Lívia tinha uma condição rara em que, caso fosse exposta à luz solar, a sua pele sofria queimaduras terríveis. O bando retirou a proteção que ela usava ao dormir e, com isso, a claridade que entrava pelas frestas — entre as tábuas pregadas da janela — queimava o seu braço. Ironicamente, aquele "defeito" acabara de salvar a sua vida, pois Lívia acordou-se a tempo de escapar da investida de Heitor (Me deixem ir!). Pois, antes dele conseguir cravar o punhal em seu peito, ela saltou da cama e saiu correndo para fora do quarto. Heitor ficou tentando retirar o punhal da cama, enquanto que os outros dois ficaram apáticos, apenas olhando a garota escapar.

— Não fiquem aí parados! Peguem-na! — gritava Heitor.

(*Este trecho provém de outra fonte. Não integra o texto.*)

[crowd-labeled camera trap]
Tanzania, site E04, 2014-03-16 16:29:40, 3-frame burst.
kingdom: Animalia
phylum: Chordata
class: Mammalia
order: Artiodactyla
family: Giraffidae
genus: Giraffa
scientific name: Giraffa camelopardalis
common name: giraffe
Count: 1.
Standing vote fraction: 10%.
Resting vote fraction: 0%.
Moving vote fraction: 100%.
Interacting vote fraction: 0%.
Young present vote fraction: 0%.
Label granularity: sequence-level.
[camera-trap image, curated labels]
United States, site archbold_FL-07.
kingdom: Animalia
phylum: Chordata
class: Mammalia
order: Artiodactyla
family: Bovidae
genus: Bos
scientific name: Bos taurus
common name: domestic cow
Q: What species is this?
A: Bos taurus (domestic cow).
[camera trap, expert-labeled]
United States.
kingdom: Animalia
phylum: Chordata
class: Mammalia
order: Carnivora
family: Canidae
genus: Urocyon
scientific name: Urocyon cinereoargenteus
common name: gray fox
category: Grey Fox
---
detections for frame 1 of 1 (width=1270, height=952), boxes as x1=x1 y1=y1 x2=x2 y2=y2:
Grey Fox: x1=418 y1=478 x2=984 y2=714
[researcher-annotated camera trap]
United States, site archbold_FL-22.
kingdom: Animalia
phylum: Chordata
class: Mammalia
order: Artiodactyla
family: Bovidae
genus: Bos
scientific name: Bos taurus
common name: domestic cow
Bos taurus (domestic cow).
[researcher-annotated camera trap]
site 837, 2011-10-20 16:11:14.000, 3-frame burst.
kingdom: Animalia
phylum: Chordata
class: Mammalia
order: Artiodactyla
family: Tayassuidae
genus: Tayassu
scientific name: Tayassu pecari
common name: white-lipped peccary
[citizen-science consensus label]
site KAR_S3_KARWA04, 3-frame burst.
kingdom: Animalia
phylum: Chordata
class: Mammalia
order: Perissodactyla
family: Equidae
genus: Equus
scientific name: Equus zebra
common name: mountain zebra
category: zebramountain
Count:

Ao sair no segundo piso — da gigantesca e antiga mansão em que morava —, Lívia aterrorizou-se ao notar que os caçadores haviam arrancado as tábuas das janelas. Pelo visto, eles sabiam de sua condição e tentaram limitar os lugares em que ela podia se esconder; óbvio que sabiam de sua condição, afinal caçavam outros como ela! Então, sem tempo a perder, tentou abrigar-se rapidamente em um dos cômodos mais próximos. E, no momento em que abriu a porta do recinto, Lívia foi coberta pela luz do sol da tarde que banhava todo o lado oeste da mansão; segurou o grito com a forte dor de sua pele sendo queimada, fechou a porta e escondeu-se imediatamente dentro do armário que havia no quarto. Ouvia o TacTacTac das botas dos caçadores batendo no assoalho de madeira, enquanto que controlava os seus impulsos para não emitir nenhum som com a dor lancinante de suas queimaduras recentes.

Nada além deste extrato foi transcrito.